Sure. There are apps and gadgetry—a golfer’s range finder, for example—that can tell you. But, “I’m a Luddite,” says Lynn Marshall, a Masters Swimming world-record holder and coach. “I don’t even own a cellphone. Personally, I would just swim to the marker and figure out how far it was from how long it took.”
Of course! It’s a simple physics problem, solvable with the Distance Speed Time formula: Distance = Speed x Time. As long as you know those two variables—speed and time—you can calculate the distance.
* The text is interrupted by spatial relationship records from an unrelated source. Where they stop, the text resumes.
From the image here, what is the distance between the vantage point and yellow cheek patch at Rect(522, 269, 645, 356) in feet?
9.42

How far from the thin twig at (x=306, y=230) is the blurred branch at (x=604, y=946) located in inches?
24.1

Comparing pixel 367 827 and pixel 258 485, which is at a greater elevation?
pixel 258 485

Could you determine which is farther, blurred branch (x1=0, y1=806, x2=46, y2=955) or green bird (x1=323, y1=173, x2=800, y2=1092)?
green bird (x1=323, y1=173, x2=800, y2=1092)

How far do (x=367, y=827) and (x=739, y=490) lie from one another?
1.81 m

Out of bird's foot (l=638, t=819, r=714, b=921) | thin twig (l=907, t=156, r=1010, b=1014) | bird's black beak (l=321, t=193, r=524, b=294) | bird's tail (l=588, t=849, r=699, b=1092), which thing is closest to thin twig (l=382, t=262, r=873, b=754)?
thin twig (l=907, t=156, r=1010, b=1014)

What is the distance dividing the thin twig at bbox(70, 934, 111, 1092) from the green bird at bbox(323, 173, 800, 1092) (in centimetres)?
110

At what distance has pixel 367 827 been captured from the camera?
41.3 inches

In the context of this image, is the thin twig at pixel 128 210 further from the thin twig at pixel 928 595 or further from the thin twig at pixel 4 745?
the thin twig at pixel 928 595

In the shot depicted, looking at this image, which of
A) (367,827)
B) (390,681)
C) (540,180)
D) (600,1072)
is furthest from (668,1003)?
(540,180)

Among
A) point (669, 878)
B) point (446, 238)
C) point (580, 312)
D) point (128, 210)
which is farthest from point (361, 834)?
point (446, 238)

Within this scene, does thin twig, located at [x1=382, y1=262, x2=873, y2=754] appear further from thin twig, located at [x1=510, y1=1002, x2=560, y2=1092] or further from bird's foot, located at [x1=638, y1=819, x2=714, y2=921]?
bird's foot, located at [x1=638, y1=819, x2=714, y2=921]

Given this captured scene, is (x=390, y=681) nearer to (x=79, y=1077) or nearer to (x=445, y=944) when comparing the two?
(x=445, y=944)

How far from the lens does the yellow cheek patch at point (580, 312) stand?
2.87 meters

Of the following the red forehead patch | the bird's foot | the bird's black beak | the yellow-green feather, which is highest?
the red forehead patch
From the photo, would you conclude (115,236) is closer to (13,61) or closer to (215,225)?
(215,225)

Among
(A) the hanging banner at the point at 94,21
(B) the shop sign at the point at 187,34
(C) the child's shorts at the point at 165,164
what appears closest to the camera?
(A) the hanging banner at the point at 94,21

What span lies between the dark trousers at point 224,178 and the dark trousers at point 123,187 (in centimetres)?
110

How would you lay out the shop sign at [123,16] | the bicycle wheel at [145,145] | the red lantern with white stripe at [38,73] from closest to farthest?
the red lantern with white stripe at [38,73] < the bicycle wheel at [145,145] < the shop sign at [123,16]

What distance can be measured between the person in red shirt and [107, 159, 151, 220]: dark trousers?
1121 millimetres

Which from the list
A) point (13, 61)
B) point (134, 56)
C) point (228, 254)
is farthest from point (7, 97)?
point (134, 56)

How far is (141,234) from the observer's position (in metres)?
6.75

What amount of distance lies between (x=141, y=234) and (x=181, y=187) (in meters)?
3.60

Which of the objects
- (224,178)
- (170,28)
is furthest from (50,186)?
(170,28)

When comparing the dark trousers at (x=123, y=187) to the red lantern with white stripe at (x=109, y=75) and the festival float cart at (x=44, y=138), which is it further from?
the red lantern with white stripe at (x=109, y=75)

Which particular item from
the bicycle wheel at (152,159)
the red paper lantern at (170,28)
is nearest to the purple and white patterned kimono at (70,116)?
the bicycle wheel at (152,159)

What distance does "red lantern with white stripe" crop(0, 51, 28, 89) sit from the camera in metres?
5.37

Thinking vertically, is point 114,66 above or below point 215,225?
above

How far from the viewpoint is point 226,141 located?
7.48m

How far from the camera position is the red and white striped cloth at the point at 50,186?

First you need to figure out your average swimming speed. Time yourself at an indoor pool—the size of the pool is known, it’s usually marked, and it’s accurate. “In physics we say, ‘You need to calibrate your device,’ ” says Joanne O’Meara, a professor in the department of physics at Ontario’s University of Guelph. “This is how you’d calibrate your measurement.”
Swimming the distance: a challenge for cottagers
Swim at your regular, steady pace. “When I’m doing lengths in a pool, I will usually do 50 lengths of 25 metres—so 1,250 metres—in about 40 minutes,” says O’Meara. That would make her average speed just over 30 metres per minute (1,250 metres divided by 40 minutes).
To then find the distance to your buoy, she’d time herself swimming to it. “If it takes me five minutes to swim there, that means the buoy is roughly 150 metres away,” says O’Meara.
For more accurate results, do several swims on a wind-free day, and calculate the average time. Is this method as precise as a golf range finder? Of course not. But it won’t cost you any money, and it’s probably more fun.